Document extract
---+---
Kalasa is a tehsil located in Chikkamagaluru district in Karnataka. Kalasa is home to the Kalaseshwara Temple dedicated to Lord Shiva. Kalasa lies 92 Kilometres South-west of Chickmagalur and is located on the banks of the Bhadra River. Kannada language is spoken here.

Santara dynasty
The history of this region is also associated with the Santara dynasty, a medieval ruling dynasty located in present-day Karnataka, India.

Edgar Thurston mentions that the Santaras were among the powerful Bunt chiefs who seem to have exercised control over a greater part of the Tuluva country before the rise of the Vijayanagara Empire. The Santaras were Jains and had matrimonial relations with the Saivite Alupa royal family of the canara region. The Santaras built a number of Jain monuments and were responsible for the spread of Jainism in the Tulu Nadu and Malenadu region of Karnataka. During this period, the Santara ruler Veera Pandya Bhairarasa erected the monolith of Bahubali in Karkala.
---+---
Complete the following
• a. Reproduce the Kalasa passage between "Kalasa is a" and "is spoken here.", inclusive, changing "Bhadra River" to "Tunga River".
• b. Carry the Kalasa passage forward with further text of your own, picking up after its final sentence.
The data after this point have no connection to the Kalasa passage.

Raw data
---+---
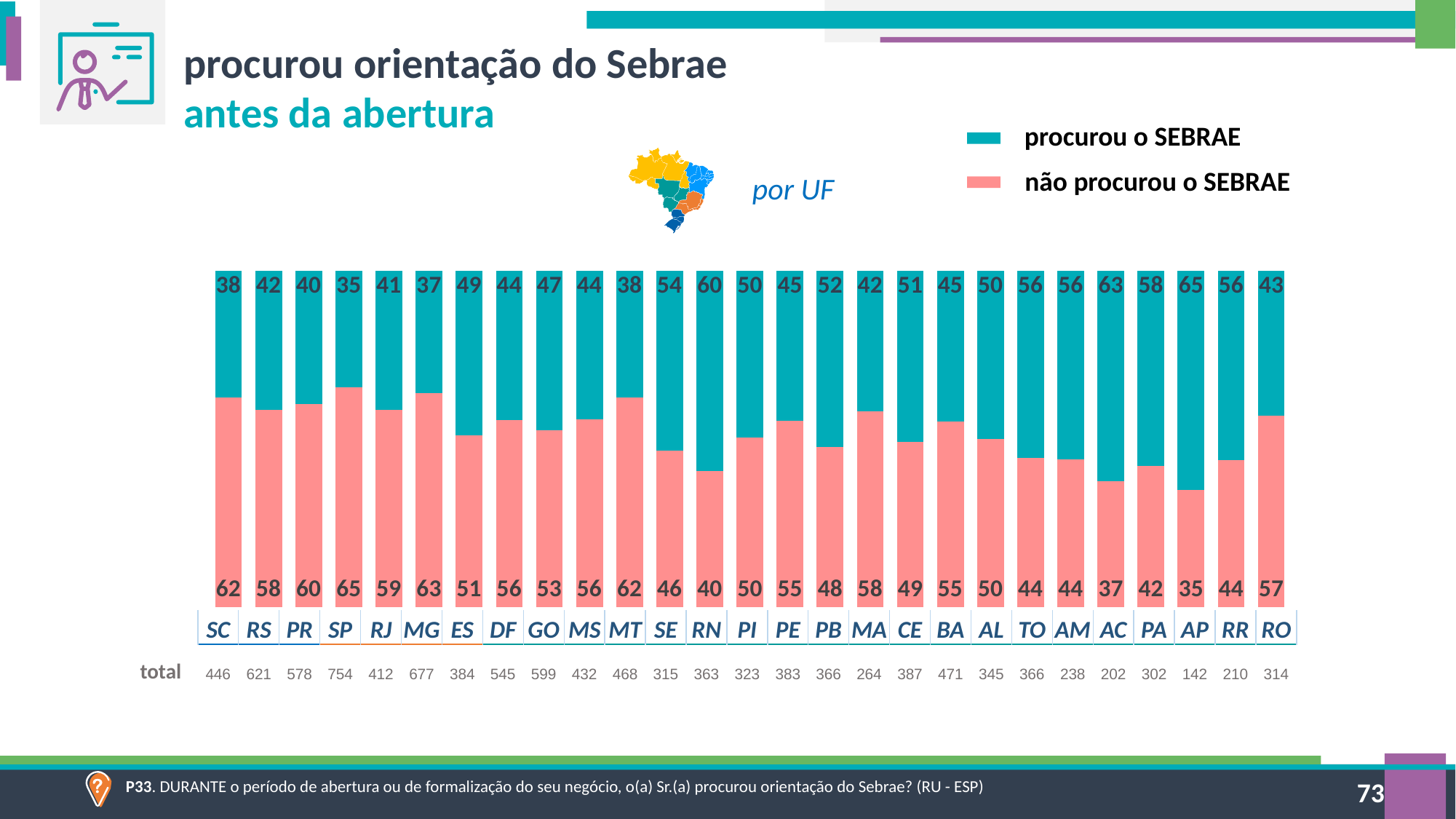
What is the value for não procurou o SEBRAE in RN? 40 How many series does the legend list? 2 Which UF has the lowest value for procurou o SEBRAE? SP What is the total number of respondents shown for SP in the 'total' row? 754 Which UF has the highest value for procurou o SEBRAE? AP Which has a larger procurou o SEBRAE value, ES or DF? ES How many UFs are shown on the x axis of the chart? 27 What is the difference between the procurou o SEBRAE values for AC and SC? 25 What percentage of respondents in SP procurou o SEBRAE? 35 What kind of chart is shown on the slide? Stacked bar chart Which colour represents 'não procurou o SEBRAE' in the chart? Pink (salmon) What is the sum of the procurou and não procurou values for the MT bar? 100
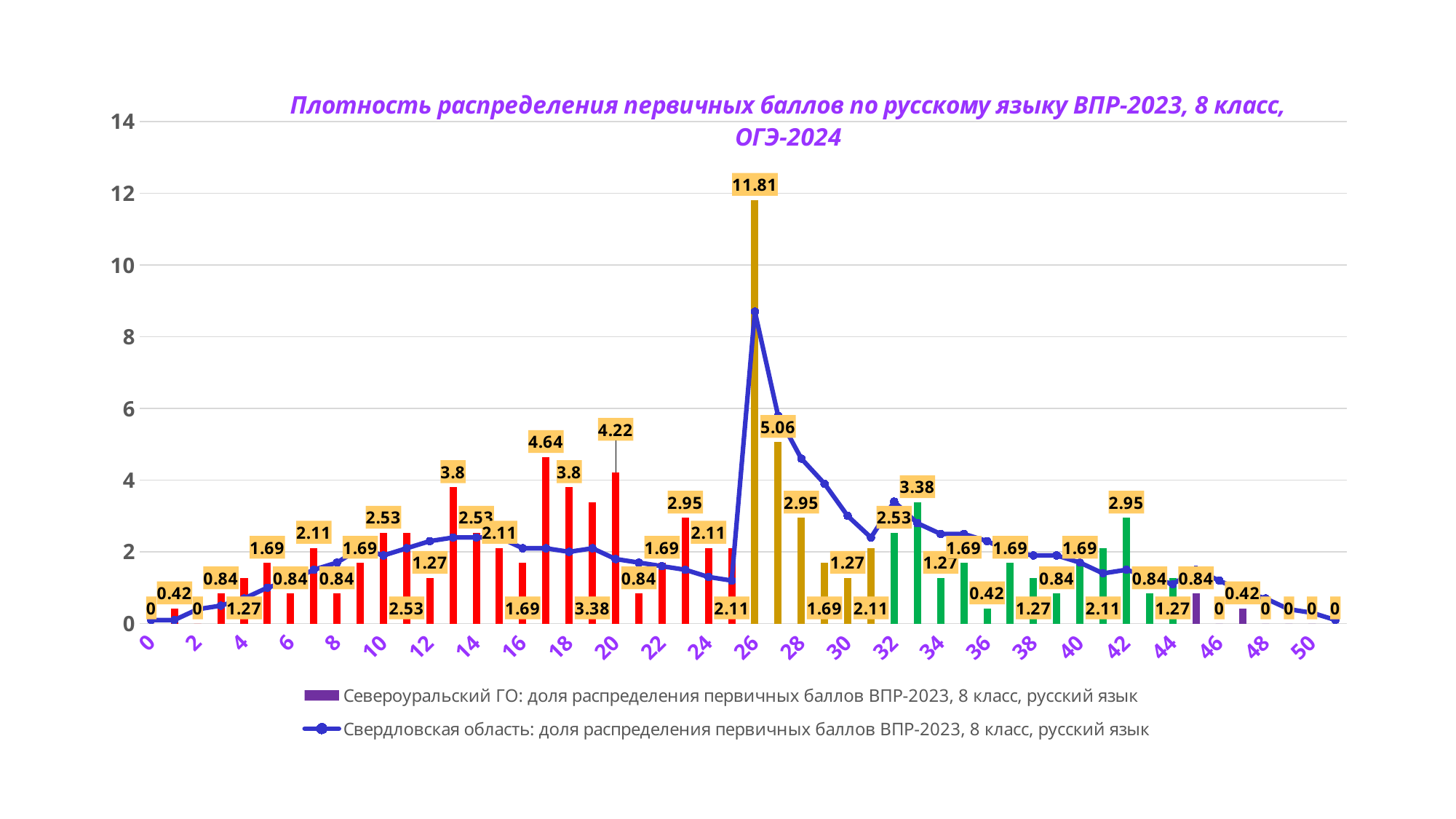
What is the Североуральский ГО value at score 42? 2.95 What is the difference between the Североуральский ГО values at scores 26 and 27? 6.75 What kind of chart is used to plot the Североуральский ГО series? bar chart What is the Североуральский ГО value at score 27? 5.06 How many series does the legend list? 2 At which score does the Североуральский ГО series reach its highest value? 26 What is the Североуральский ГО value at score 17? 4.64 Which region does the line series in the legend represent? Свердловская область Is the Свердловская область line value at score 28 greater or less than 4? greater Which score has the larger Североуральский ГО value, 17 or 20? 17 What is the Североуральский ГО value at score 26? 11.81 Do the Североуральский ГО values rise or fall from score 26 to score 30? fall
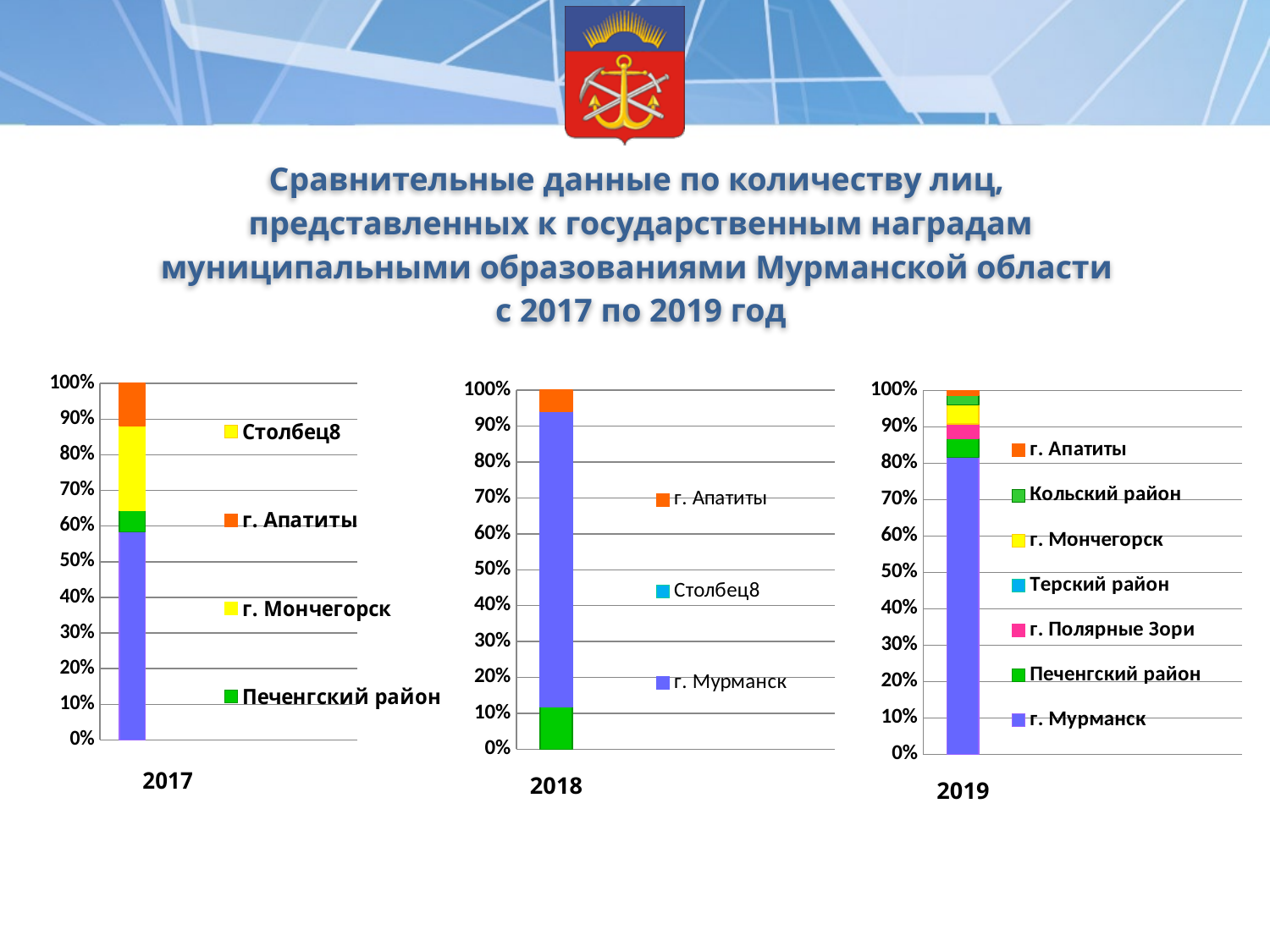
How many entries does the legend of the 2019 chart list? 7 In the 2019 chart, what colour represents г. Апатиты in the legend? orange In the 2018 chart, is the share for г. Апатиты greater or less than 10%? less In the 2017 chart, which is larger, the share for г. Мончегорск or the share for Печенгский район? г. Мончегорск What kind of chart is shown for 2017? stacked bar chart In the 2017 chart, which is larger, the share for г. Мончегорск or the share for г. Апатиты? г. Мончегорск In the 2019 chart, which is larger, the share for г. Мурманск or the share for г. Апатиты? г. Мурманск In the 2019 chart, is the share for г. Мурманск greater or less than 70%? greater How many entries does the legend of the 2018 chart list? 3 Which year's chart has the most legend entries? 2019 How many separate charts are shown on the slide? 3 How many entries does the legend of the 2017 chart list? 4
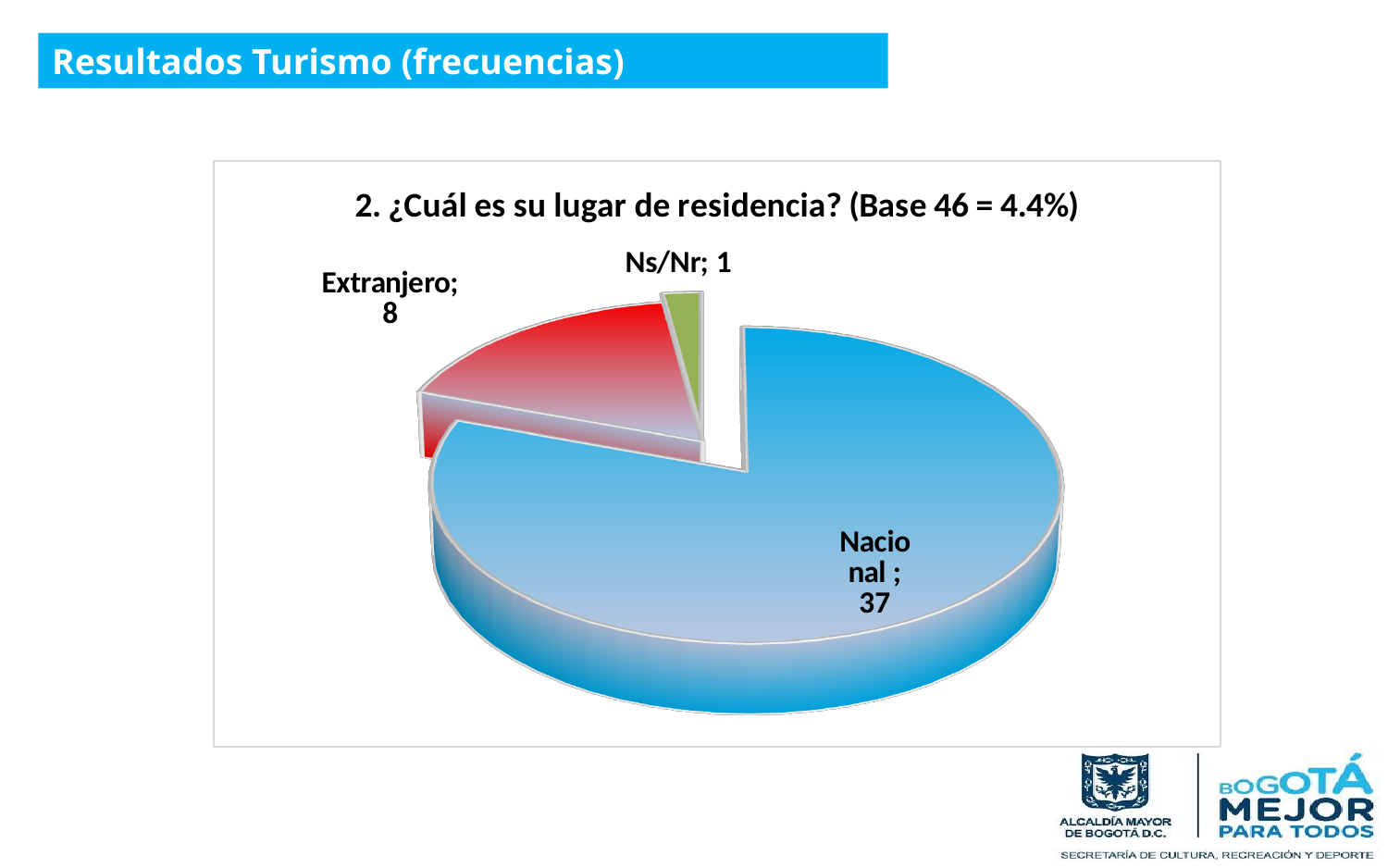
What is the value for Extranjero? 8 What is the difference between the values for Extranjero and Ns/Nr? 7 Which category has the largest slice of the pie? Nacional Which is larger, the value for Extranjero or the value for Ns/Nr? Extranjero How many categories are shown in the pie chart? 3 What is the total of all the slices in the pie chart? 46 Which category has the smallest slice of the pie? Ns/Nr What is the title of the chart? 2. ¿Cuál es su lugar de residencia? (Base 46 = 4.4%) What is the value for Nacional? 37 What is the difference between the values for Nacional and Extranjero? 29 What is the value for Ns/Nr? 1 What type of chart is shown on the slide? Pie chart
---+---
Responses per task
• a.
Kalasa is a tehsil located in Chikkamagaluru district in Karnataka. Kalasa is home to the Kalaseshwara Temple dedicated to Lord Shiva. Kalasa lies 92 Kilometres South-west of Chickmagalur and is located on the banks of the Tunga River. Kannada language is spoken here.

• b.
Transport
Kalasa lies amidst Malenadu at a distance of 119 km from Mangalore, 310 km from Bengaluru and 85 km from district headquarters Chikkamagaluru. Horanadu is at a distance of 9 km and Kudremukha National park is at a distance of 23 km from Kalasa.Kalasa can be reached by KSRTC and private buses. Nearest railway station is Chikkamagaluru railway station. The nearest airport is Mangalore International Airport previously known as Bajpe airport situated in Mangalore.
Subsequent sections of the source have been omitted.